Semakin lama Dimas semakin emosi dan semakin ngawur mengendarainya. Tak perduli mau mobil besar atau kecil, mau sempit atau longgar, selagi masih cukup dengan motornya maka ia akan terus memaksakan untuk membalap. Akhirnya balapan terjadi di sana. Dari belakang Gina melihat Dimas sudah mulai tak terkendali. Ia semakin ngawur mengendarainya. Ingin Gina menghentikannya, namun bagaimana bisa skuter metic mengejar motor gede itu. Gina hanya bisa menatap cemas Dimas didepan sana. Terlebih Lisa. Ia sangat mencemaskan Dimas. Beberapa kali Lisa berdoa di belakang Gina untuk keselamatan Dimas. Bukan Dimas justru Lisa yang paling ketakutan.
Dinda masih mencoba menegur dengan menepuk-nepuk pundak Dimas, namun Dimas menghiraukannya. Dimas masih saja tidak mau mengurangi kecepatannya.
BRUUAAAKKKKK!!!!
Apa yang ditakutkan tejadi.
DIMAASSS!!!!
Lisa berteriak kencang dibelakang Gina. Hampir saja gendang telinga Gina pecah dibuatnya. Lisa langsung lari menghampiri Dimas dan Dinda yang tergeletak tak berdaya di atas aspal.

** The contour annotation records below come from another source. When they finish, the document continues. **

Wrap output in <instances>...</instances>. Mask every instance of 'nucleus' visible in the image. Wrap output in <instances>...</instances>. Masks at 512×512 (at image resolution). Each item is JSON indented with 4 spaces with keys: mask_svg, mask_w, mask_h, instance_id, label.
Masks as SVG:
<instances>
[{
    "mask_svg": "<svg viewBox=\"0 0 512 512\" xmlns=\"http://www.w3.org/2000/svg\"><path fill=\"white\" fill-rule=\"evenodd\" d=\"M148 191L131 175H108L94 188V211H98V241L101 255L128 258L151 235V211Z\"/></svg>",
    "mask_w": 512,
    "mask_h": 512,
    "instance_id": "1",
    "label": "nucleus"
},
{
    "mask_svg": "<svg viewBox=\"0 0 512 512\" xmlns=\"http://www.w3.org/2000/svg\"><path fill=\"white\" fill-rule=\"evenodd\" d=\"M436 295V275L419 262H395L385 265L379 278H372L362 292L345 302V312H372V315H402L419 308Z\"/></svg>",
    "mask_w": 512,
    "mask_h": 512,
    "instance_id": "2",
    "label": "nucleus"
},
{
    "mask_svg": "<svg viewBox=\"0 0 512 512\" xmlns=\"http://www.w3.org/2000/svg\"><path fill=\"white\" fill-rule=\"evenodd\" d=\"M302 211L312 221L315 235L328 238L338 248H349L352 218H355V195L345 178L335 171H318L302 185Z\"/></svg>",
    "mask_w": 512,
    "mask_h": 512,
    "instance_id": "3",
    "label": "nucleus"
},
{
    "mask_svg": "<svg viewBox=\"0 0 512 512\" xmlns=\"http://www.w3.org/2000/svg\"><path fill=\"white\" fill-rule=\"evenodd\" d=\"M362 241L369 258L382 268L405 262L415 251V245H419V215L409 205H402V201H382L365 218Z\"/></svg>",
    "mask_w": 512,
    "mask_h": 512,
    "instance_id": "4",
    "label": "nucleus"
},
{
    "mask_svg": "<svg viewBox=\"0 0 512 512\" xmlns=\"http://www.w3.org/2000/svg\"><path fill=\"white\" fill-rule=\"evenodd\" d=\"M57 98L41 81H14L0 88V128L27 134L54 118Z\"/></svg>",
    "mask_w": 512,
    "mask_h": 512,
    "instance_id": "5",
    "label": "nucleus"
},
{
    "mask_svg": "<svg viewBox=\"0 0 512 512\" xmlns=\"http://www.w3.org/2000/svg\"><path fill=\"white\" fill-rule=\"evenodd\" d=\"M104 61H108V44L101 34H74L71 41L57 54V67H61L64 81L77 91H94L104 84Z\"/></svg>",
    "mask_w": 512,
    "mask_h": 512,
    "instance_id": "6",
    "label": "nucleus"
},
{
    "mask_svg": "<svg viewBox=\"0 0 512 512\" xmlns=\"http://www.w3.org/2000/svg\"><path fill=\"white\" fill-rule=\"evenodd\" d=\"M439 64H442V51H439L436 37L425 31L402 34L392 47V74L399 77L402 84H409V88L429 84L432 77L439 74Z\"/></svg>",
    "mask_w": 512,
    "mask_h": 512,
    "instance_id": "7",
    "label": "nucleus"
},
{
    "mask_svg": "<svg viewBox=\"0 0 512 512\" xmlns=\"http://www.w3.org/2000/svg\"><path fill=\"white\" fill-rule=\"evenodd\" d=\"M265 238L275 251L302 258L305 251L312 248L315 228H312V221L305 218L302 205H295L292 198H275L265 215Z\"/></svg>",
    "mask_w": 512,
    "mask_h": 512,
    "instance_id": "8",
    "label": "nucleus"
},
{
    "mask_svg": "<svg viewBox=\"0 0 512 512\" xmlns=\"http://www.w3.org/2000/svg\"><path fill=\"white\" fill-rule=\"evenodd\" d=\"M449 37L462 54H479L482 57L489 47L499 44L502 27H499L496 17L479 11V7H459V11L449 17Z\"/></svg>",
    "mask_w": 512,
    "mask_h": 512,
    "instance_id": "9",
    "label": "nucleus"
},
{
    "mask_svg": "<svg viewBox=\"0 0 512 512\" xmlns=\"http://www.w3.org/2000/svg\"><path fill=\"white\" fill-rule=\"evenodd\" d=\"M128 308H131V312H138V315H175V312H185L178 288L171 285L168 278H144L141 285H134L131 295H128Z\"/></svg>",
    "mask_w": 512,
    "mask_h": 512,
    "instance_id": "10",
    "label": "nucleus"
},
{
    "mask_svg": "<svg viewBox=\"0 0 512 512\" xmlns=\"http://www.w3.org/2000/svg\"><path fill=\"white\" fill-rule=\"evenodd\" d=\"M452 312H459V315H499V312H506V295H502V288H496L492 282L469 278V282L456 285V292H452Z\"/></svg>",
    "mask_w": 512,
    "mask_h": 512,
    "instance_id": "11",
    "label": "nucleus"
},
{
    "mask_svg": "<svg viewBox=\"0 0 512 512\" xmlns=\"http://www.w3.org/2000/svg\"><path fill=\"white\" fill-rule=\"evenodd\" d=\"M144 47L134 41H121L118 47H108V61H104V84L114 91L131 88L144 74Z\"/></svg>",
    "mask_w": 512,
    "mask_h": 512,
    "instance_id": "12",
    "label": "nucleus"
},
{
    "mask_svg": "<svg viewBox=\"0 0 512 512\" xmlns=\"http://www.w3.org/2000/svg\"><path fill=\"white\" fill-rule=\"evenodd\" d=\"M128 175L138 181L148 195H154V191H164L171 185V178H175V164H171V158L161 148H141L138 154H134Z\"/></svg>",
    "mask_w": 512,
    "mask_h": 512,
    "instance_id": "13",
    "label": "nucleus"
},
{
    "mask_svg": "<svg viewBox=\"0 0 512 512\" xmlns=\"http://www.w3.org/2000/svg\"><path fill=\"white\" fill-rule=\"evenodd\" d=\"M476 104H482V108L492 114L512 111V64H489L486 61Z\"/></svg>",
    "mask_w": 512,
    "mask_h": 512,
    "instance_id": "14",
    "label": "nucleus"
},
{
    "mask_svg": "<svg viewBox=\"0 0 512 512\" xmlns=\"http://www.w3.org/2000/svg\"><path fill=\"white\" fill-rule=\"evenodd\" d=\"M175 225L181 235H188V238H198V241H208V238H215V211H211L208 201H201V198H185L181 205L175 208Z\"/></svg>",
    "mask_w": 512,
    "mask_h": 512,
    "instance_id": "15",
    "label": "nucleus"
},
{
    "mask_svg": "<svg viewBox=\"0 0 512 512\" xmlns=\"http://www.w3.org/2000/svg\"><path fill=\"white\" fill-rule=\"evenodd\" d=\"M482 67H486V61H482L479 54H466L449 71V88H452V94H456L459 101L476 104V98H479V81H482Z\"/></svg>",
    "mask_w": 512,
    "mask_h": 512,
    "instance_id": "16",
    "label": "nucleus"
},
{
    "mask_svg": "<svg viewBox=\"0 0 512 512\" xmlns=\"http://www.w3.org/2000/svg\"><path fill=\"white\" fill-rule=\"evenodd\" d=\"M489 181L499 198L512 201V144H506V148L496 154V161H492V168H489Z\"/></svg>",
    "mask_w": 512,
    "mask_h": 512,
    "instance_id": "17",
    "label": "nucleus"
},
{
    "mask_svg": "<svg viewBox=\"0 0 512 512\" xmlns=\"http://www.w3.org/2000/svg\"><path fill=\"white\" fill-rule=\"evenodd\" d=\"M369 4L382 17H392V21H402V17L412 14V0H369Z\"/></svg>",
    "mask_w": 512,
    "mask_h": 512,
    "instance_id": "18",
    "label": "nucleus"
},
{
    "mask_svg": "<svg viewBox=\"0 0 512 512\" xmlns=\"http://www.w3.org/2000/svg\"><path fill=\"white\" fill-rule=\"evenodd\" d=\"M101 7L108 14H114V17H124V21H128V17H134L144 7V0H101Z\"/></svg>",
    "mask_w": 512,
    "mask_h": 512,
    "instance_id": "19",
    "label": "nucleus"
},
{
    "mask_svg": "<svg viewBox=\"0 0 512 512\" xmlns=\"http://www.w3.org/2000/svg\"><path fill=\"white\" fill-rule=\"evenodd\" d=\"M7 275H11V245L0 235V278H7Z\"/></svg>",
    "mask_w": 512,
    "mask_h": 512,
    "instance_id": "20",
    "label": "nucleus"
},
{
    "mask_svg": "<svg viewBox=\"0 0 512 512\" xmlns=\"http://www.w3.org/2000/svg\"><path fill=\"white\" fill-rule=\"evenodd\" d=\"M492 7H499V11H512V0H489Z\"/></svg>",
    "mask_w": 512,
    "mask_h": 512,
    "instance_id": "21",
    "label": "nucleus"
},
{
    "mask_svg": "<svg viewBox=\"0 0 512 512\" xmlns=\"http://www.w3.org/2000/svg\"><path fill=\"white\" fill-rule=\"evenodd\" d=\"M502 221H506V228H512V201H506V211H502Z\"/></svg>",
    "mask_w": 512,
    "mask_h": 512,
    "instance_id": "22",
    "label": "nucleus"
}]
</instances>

Pada sebuah tikungan di depan sana dari arah berlawanan sebuah truck bermuatan pasir melaju dengan cepat menyerempet motor Dimas yang memang mengambil jalur yang salah. Akibatnya Dinda terpental sejauh duapuluh meter dan tubuhnya terbanting di aspal. Tidak berhenti disitu, tubuh Dinda langsung disambut oleh mobil pribadi jenis kijang inova yang juga berada sejalur dengan truck tersebut. Sedangkan motor Ninja Kawasaki warna hijau tersungkur dalam sebuah jurang bersama dengan tubuh Dimas.
Hening.
Siliner ambulan memecah keheningan itu
Tak lama kemudian ambulan datang membawa tubuh Dimas dan Dinda. Mereka berada dalam ambulan yang berbeda. Sedangkan polisi yang mengurusi motor dan truck serta kijang inova yang menabrak mereka. Mereka semua langsung berbondong-bondong datang ke rumah sakit untuk memastikan keadaan Dimas dan Dinda. Gina, Gina masih syock dengan kejadian yang menimpa sahabatnya itu. Kejadian itu tepat di depan matanya. Ingin ia langsung berlari mendekap Dimas, namun Lisa sudah dulu merangkul tubuh Dimas yang terbaring tak berdaya penuh dengan darah.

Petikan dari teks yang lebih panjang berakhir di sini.